«Германия, о прекрасная и славная земля! Сколь велики бедствия, поразившие тебя, сколь тяжело твое горе! Война терзает тебя, огонь пожирает твои селения, голод и мор забирают твоих детей. Нет более числа умершим и искалеченным, нет числа обездоленным и несчастным, и кровь проливается на твои пашни подобно дождю…»
Крупные угловатые буквы воззвания были отпечатаны довольно плохо. Пробежав глазами первые несколько строк, Карл Хоффман поморщился и вытащил из бархатного футляра очки.

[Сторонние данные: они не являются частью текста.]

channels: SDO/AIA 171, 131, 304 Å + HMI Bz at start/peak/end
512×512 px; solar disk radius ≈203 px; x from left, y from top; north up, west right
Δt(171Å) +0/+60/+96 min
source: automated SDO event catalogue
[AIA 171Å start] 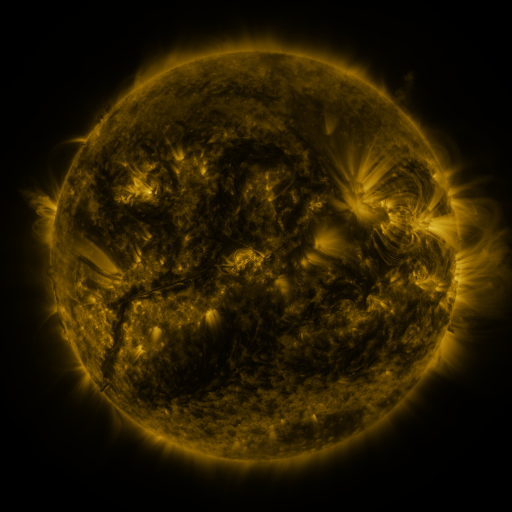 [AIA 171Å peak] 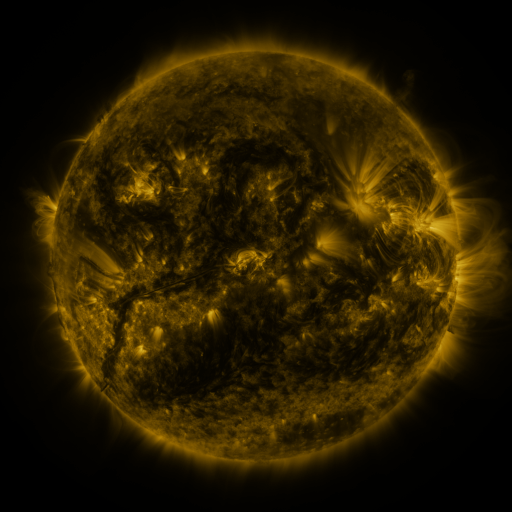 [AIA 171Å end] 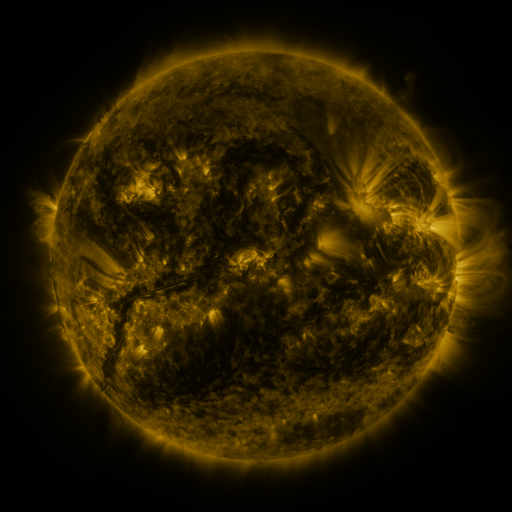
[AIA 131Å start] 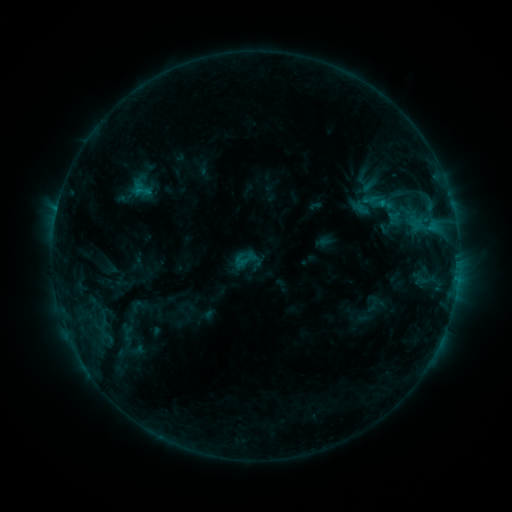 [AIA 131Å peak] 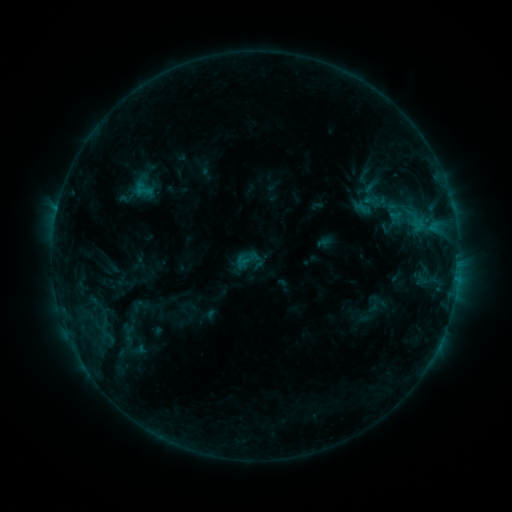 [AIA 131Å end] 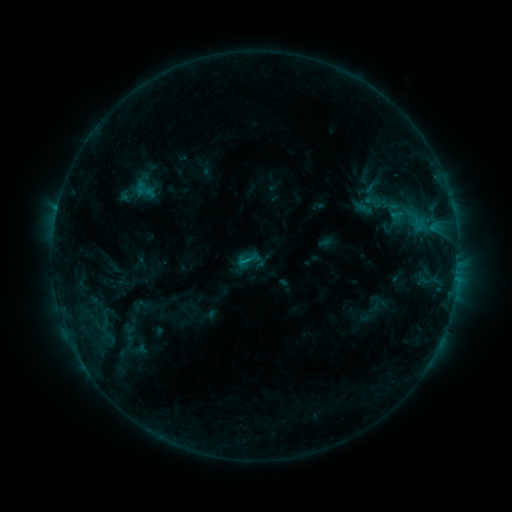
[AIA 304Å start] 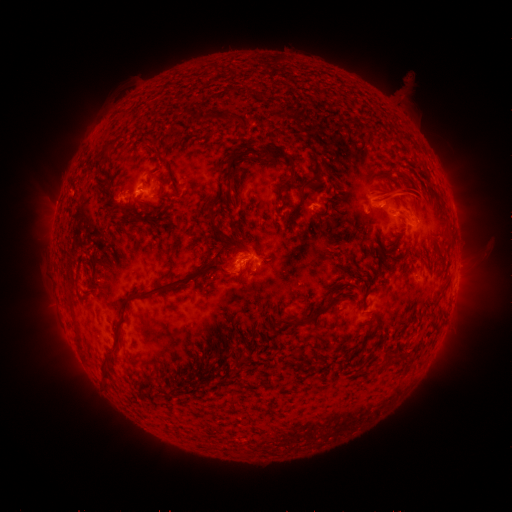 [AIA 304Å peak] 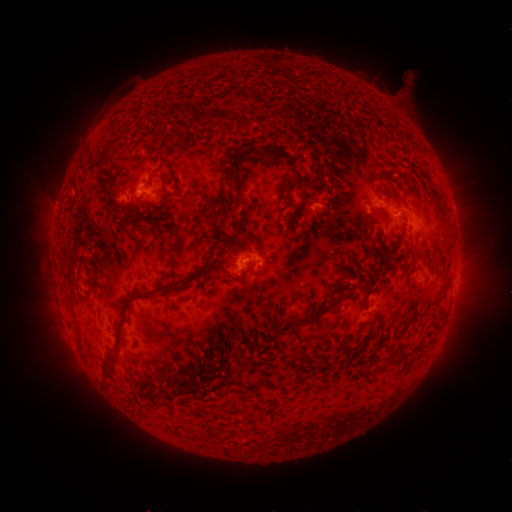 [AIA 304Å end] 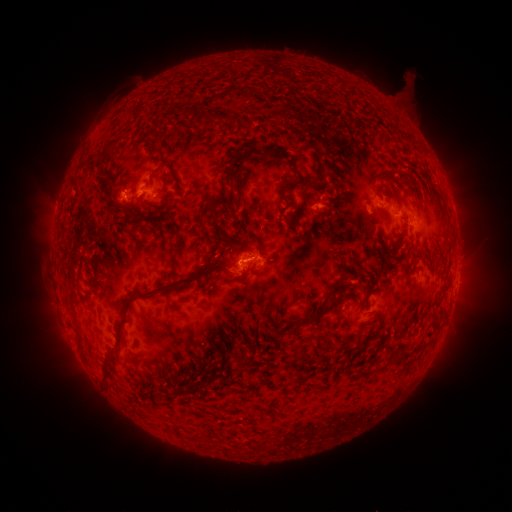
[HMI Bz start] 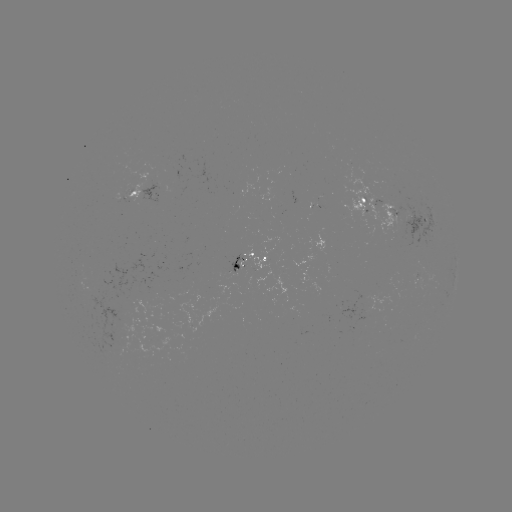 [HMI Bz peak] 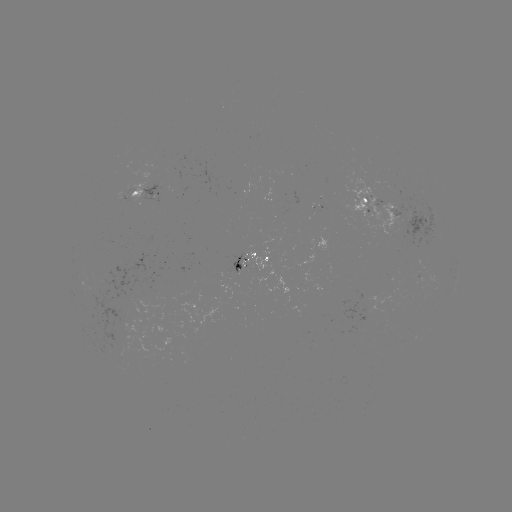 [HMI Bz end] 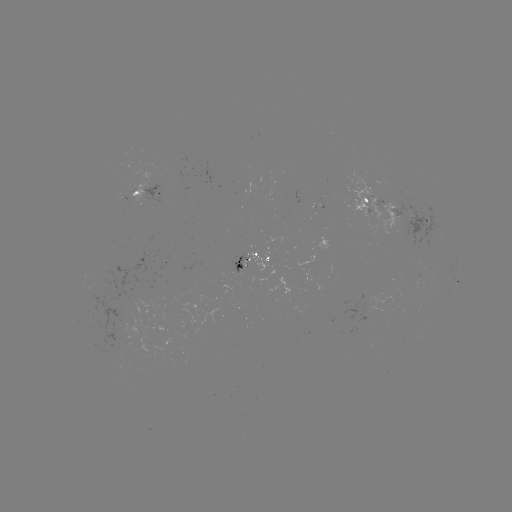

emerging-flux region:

«…Кто же повинен во всех этих несчастьях? Кто повинен в том, что в империи не осталось более закона и справедливого суда, что сильный не защищает слабого, что торговля и ремесла пребывают в упадке, а некогда богатые и плодородные земли обратились в пустыню? Узри же своего врага, Германия! Того, кто презирает права сословий и не чтит заключенных договоров; того, кто отринул и растоптал все клятвы и обещания, данные его предками; того, кто желает уничтожить истинную церковь, а всех германцев сделать рабами римского папы; того, кто режет германские земли, будто кусок полотна, и раздает их своим приспешникам. Узри его и произнеси его имя – имя жестокого и вероломного Фердинанда Габсбурга![1]
Германия, вот твой истинный враг! Со времен норманнов и венгров не было у тебя врага страшнее, ибо что может быть страшнее могущественного правителя, ненавидящего свой народ? Что может быть страшнее государя, забывшего о своем долге и благе подданных, государя, сделавшегося марионеткой в руках римского Антихриста?
Истинный государь призван охранять в своих владениях мир, обязан чтить законы Империи, быть своему народу не жестоким тираном, но любящим и заботливым отцом. Но разве тот, кто десять лет назад принял из рук курфюрстов императорскую корону и с тех пор стал именовать себя кайзером, сделался добрым правителем для Германии? Свое царствование он начал с того, что силой оружия отнял у Фридриха Пфальцского[2] его титул и земли и передал их – без суда, без согласия имперских чинов – своему кузену, Максимилиану Виттельсбаху[3]. Чтобы устрашить недовольных, он призвал в страну испанских солдат. Он раздул пламя войны по всей Империи, уничтожая любого, кто осмеливается бросить вызов его неправедной и беззаконной власти. Он наводнил страну своими отрядами и гарнизонами, которые беспрестанно грабят людей и опустошают землю, уничтожая богатства, копившиеся веками, тысячи семей обрекая на голод и нищету…»
Бургомистр снял на секунду очки, устало потер глаза.
Путешествие порядком утомило его, и он не мог дождаться, когда они наконец доберутся до Магдебурга. Карета выехала еще на рассвете, и вот уже без малого три часа они тряслись по разбитой, петляющей меж деревьев дороге. От тряски, от натужного скрипа колес у него начала болеть голова, а спина затекла так, как будто он протащил на ней мешок с углем.
Бургомистр был уже стар. Его жирные щеки обвисли и покрылись морщинами, короткие волосы приобрели неприятный пепельный оттенок. Минувшей весной ему исполнилось пятьдесят три – весьма солидный возраст, особенно если учесть, что в Кленхейме редко кому случалось дожить до пятидесяти.